• TASK DESCRIPTION: Summarize the blog post below in two sentences.

Friday, February 19, 2010
snake-pit, gamble, cakes
Cables weaving and burrowing beneath the pavement seem also to be looking for a purpose.
For many years now I have visited the dentist in Sevenoaks. When I had a car, there was no problem. Without a car, the train seemed the best way of getting there. But this meant a walk from Sevenoaks station up the steep hill to the the town, or a taxi. There is a bus service from Tunbridge Wells to Sevenoaks, and but some years ago it demonstrated its unreliabilty in dramatic fashion. First, the bus did not turn up and when it did an hour later, it broke down, and turned a 50 minute journey into one which lasted three and half hours. No way of travelling if you have an appointment. The bus does, however, stop outside the dentist. Recently we have formed the habit of taking the bus on the way home, a journey made all the more pleasant by the free bus-pass given to oldies like us. Yesterday, I thought that it would be worth the gamble of taking the bus in both directions. The 402 is scheduled to leave Tunbridge Wells railway station on the hour. I think to myself that if it is late, I can still fall back on the train. The bus is late. If I am to take the train, I must buy a ticket and be on the platform by five past to be sure of not missing it. I do not want to be defeated and at 11.05, I decide to stick it out. By 11.10 I am wondering whether the next train plus a telephone call to warn of lateness will save me the embarrasment of missing my appoinment with Tim, the dentist, who I have know for about 15 years and would not want for the world want to upset. At 11.11, the bus arrives. There are no traffic jams and no breakdowns. The driver puts his foot down to make up time. He drops me in Sevenoaks High Street at 11.50. There is time to do a couple of chores before the dentist. And when I turn up there I feel like Phileas Fog arriving at the Reform Club in London to collect his £20,000 wager for travelling round the world in 80 days.

• MATERIAL PROVIDED:

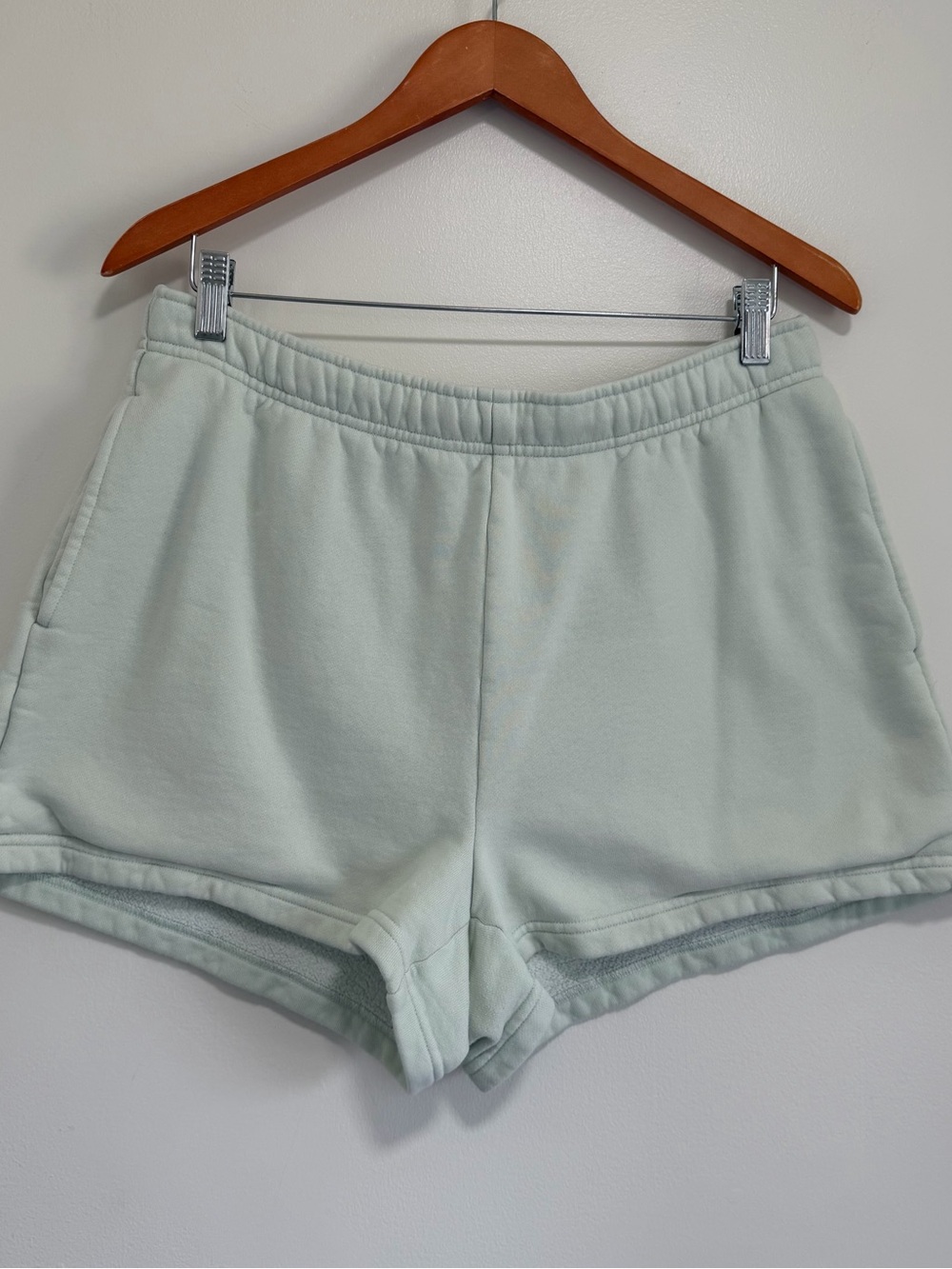 Tna Aritzia Cozy Fleece Boyfriend Shorts Mint Green Loungewear Sweatshorts L
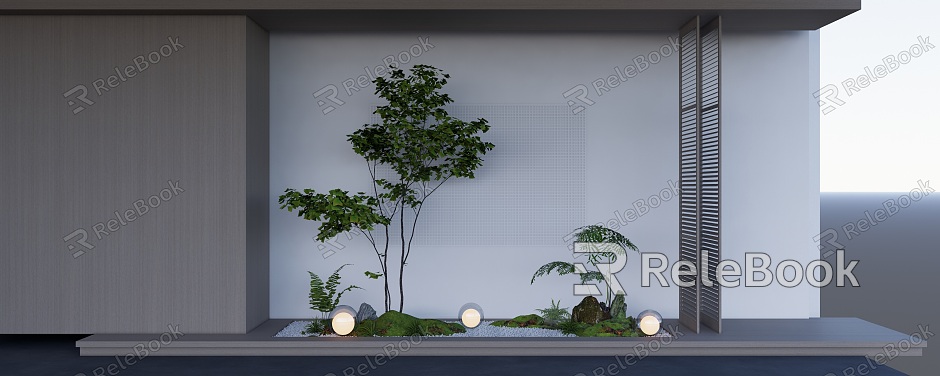 Courtyard Roof Garden Terrace Sunshine Room Landscaping Micro Landscape Indoor Landscape Indoor Landscaping model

• SOLUTION FOR THIS TASK: After many years of dental visits in Sevenoaks and one dramatic past failure of the bus service from Tunbridge Wells, the writer decided yesterday to gamble on taking the 402 bus in both directions, with the train as a fallback. The bus arrived at 11.11 instead of on the hour, but the driver made up time and reached Sevenoaks High Street at 11.50, leaving time for a couple of chores before the appointment.